#### PROVIDED TEXT

Skip to content

[refactor] Semantic Function Clustering Analysis — 2026-05-23 #6368

@github-actions

Description

@github-actions

Automated semantic function clustering analysis of all 129 non-test Go source files across 23 packages (815 functions/methods catalogued).

Executive Summary

The codebase is well-organized overall. Most packages follow clean single-responsibility principles with good naming conventions. Two concrete improvements were identified: one semantic outlier (GitHub-specific tool logic placed in a generic protocol package) and one over-fragmented utility package (4 single-function files in strutil). Additionally, a scattered context-key management pattern is noted as a low-priority improvement.

Function Inventory

Package Files Functions Primary Purpose
internal/auth 1 8 Auth header parsing and validation
internal/cmd 9 ~30 CLI command registration (Cobra)
internal/config 11 ~65 Config parsing, validation, expansion
internal/difc 8 ~70 DIFC labels, evaluator, agent registry
internal/envutil 4 11 Environment variable utilities
internal/guard 10 ~45 Security guards (WASM, noop, write-sink)

########

# TASK PROMPT
Reproduce the semantic function clustering report above word for word, from start to finish.

#### RECORDS SUPPLIED

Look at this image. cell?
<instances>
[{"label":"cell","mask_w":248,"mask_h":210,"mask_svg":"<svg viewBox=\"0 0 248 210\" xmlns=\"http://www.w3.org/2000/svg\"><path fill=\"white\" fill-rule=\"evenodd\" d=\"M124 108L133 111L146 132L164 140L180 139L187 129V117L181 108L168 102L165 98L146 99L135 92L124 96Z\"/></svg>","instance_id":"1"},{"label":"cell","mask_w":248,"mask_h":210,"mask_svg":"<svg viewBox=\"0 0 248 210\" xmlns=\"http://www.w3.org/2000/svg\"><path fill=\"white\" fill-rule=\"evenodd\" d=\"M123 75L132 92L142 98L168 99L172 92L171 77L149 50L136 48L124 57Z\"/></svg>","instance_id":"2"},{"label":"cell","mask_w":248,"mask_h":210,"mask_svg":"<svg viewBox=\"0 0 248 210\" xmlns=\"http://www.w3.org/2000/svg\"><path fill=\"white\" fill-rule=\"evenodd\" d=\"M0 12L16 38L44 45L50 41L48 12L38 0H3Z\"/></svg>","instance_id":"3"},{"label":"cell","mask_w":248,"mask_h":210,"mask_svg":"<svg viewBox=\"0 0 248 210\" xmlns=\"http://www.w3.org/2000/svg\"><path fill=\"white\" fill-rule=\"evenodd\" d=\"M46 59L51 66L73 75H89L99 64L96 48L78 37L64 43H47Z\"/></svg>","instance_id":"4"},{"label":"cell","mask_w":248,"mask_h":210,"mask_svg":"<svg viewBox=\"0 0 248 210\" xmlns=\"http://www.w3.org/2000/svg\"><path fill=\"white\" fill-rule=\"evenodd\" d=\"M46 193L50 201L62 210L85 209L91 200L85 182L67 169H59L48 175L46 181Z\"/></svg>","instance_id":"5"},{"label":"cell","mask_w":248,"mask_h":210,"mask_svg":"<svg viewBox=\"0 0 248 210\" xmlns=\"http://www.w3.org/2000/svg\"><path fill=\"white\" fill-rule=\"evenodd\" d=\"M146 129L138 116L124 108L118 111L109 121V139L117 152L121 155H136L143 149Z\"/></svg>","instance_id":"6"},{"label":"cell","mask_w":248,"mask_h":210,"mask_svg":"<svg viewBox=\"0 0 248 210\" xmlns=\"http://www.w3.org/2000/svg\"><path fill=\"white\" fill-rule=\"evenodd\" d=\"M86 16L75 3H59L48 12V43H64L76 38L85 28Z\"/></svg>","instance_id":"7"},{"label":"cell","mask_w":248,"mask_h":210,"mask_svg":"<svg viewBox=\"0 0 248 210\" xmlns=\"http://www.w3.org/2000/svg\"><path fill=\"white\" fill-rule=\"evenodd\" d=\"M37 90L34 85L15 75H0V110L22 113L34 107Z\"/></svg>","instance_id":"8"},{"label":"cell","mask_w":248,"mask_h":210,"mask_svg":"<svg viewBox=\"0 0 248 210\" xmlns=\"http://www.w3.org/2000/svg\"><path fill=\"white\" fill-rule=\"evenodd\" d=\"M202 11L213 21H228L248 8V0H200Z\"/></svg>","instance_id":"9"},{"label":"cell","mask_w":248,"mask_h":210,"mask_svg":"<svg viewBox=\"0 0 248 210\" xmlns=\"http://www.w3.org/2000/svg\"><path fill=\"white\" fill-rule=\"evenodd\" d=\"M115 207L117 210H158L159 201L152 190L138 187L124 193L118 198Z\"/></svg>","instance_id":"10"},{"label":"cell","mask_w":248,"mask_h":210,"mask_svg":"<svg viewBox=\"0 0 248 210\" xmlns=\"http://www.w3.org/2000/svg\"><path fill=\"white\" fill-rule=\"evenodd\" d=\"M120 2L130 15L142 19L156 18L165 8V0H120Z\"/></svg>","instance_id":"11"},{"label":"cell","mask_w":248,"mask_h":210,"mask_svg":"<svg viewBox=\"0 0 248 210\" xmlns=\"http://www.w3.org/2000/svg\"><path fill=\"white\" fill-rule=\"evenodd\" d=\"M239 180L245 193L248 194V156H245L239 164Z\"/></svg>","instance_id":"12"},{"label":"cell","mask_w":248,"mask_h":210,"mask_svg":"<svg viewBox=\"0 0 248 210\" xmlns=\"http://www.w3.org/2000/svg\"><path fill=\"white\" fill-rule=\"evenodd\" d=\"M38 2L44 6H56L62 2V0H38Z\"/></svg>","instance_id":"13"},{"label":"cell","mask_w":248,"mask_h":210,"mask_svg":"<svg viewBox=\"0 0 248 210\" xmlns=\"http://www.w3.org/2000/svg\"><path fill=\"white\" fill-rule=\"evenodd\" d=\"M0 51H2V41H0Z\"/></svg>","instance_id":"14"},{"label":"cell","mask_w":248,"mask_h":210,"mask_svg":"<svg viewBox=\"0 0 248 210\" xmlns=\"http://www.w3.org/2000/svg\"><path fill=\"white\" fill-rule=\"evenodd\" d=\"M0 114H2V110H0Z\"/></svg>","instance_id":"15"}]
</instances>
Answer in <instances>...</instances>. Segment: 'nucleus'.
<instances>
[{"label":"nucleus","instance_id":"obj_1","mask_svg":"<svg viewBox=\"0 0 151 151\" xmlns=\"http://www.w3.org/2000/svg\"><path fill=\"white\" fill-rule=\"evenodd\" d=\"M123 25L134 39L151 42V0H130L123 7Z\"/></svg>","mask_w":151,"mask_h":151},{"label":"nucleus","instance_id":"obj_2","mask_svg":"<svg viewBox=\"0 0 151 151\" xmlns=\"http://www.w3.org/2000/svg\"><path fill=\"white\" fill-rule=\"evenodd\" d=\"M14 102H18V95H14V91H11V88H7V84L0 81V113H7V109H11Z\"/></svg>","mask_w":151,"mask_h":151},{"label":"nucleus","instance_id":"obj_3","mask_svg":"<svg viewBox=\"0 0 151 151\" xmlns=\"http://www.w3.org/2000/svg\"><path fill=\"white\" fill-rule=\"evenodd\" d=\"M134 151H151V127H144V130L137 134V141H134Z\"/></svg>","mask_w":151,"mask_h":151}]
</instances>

########

# THE RESULT
Skip to content

[refactor] Semantic Function Clustering Analysis — 2026-05-23 #6368

@github-actions

Description

@github-actions

Automated semantic function clustering analysis of all 129 non-test Go source files across 23 packages (815 functions/methods catalogued).

Executive Summary

The codebase is well-organized overall. Most packages follow clean single-responsibility principles with good naming conventions. Two concrete improvements were identified: one semantic outlier (GitHub-specific tool logic placed in a generic protocol package) and one over-fragmented utility package (4 single-function files in strutil). Additionally, a scattered context-key management pattern is noted as a low-priority improvement.

Function Inventory

Package Files Functions Primary Purpose
internal/auth 1 8 Auth header parsing and validation
internal/cmd 9 ~30 CLI command registration (Cobra)
internal/config 11 ~65 Config parsing, validation, expansion
internal/difc 8 ~70 DIFC labels, evaluator, agent registry
internal/envutil 4 11 Environment variable utilities
internal/guard 10 ~45 Security guards (WASM, noop, write-sink)